WHAT THE TASK REQUIRES
From the listing below, reproduce word for word the part that opens with the line containing "Seamless tie-dye pattern" and closes with the line containing "林勋谅老师在美学讲座上,展示他的巨幅创作《桂林漓江游》。(蔡上海/大纪元)"; reproduce nothing else.
BEGIN
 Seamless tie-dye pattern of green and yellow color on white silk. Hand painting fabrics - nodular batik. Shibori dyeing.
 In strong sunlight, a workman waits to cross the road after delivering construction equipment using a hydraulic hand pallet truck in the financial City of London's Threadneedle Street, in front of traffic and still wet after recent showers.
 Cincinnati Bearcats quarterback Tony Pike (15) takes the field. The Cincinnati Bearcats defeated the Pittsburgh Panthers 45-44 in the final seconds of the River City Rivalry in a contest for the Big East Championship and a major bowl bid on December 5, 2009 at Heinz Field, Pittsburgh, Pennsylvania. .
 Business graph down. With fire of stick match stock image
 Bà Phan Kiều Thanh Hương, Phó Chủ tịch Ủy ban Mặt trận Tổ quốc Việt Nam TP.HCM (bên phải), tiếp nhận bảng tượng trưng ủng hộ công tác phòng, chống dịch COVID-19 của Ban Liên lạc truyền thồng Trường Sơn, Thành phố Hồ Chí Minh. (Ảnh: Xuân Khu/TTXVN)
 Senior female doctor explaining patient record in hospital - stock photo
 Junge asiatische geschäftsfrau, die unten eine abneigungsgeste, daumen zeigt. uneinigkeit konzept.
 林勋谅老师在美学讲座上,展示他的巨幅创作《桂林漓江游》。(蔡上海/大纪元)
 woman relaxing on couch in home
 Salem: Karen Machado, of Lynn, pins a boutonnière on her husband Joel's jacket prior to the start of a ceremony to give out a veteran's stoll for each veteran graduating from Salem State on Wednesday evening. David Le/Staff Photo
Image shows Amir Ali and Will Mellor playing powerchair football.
END
BEGIN
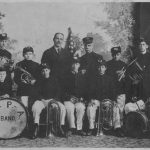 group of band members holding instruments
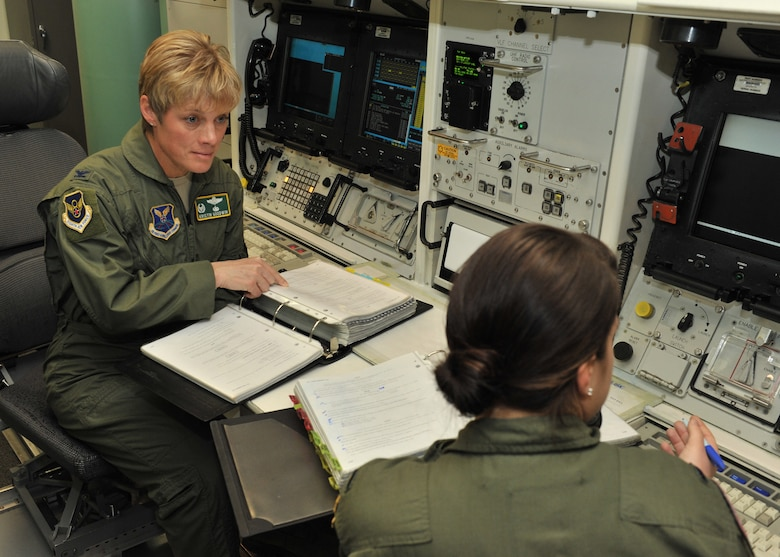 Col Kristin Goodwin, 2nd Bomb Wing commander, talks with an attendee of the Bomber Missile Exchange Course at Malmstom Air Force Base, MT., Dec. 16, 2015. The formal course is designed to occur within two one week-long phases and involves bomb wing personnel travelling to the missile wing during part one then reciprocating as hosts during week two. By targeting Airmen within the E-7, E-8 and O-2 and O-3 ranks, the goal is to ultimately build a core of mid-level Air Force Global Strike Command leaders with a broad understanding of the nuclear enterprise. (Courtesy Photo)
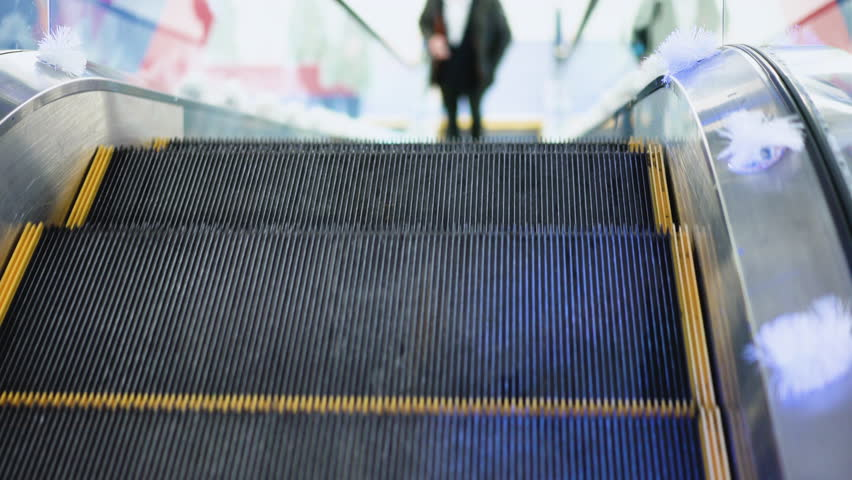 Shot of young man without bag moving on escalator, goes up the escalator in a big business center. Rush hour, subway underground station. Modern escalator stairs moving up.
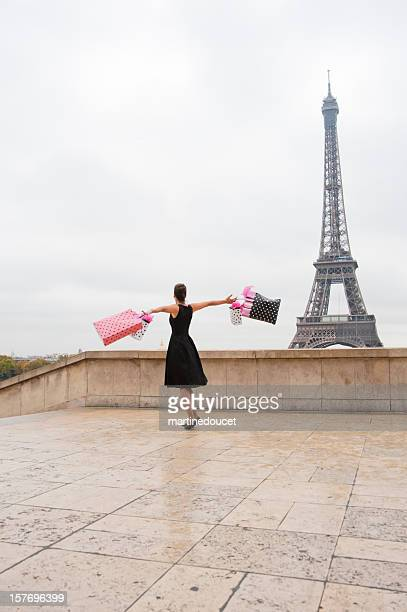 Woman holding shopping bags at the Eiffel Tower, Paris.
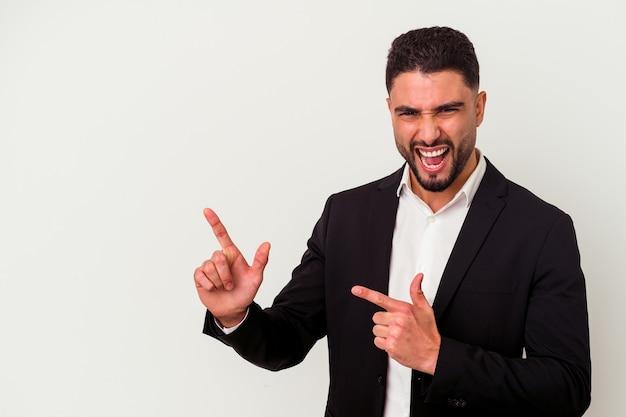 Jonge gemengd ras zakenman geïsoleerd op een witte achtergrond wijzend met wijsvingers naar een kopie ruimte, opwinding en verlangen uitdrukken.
END
BEGIN
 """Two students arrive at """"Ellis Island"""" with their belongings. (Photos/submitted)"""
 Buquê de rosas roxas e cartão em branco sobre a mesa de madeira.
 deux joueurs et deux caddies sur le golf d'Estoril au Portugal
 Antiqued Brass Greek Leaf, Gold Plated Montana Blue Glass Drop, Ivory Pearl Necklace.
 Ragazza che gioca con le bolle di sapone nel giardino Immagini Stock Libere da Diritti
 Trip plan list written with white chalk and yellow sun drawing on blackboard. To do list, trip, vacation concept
END
RESULT FOR THIS EXERCISE
 Seamless tie-dye pattern of green and yellow color on white silk. Hand painting fabrics - nodular batik. Shibori dyeing.
 In strong sunlight, a workman waits to cross the road after delivering construction equipment using a hydraulic hand pallet truck in the financial City of London's Threadneedle Street, in front of traffic and still wet after recent showers.
 Cincinnati Bearcats quarterback Tony Pike (15) takes the field. The Cincinnati Bearcats defeated the Pittsburgh Panthers 45-44 in the final seconds of the River City Rivalry in a contest for the Big East Championship and a major bowl bid on December 5, 2009 at Heinz Field, Pittsburgh, Pennsylvania. .
 Business graph down. With fire of stick match stock image
 Bà Phan Kiều Thanh Hương, Phó Chủ tịch Ủy ban Mặt trận Tổ quốc Việt Nam TP.HCM (bên phải), tiếp nhận bảng tượng trưng ủng hộ công tác phòng, chống dịch COVID-19 của Ban Liên lạc truyền thồng Trường Sơn, Thành phố Hồ Chí Minh. (Ảnh: Xuân Khu/TTXVN)
 Senior female doctor explaining patient record in hospital - stock photo
 Junge asiatische geschäftsfrau, die unten eine abneigungsgeste, daumen zeigt. uneinigkeit konzept.
 林勋谅老师在美学讲座上,展示他的巨幅创作《桂林漓江游》。(蔡上海/大纪元)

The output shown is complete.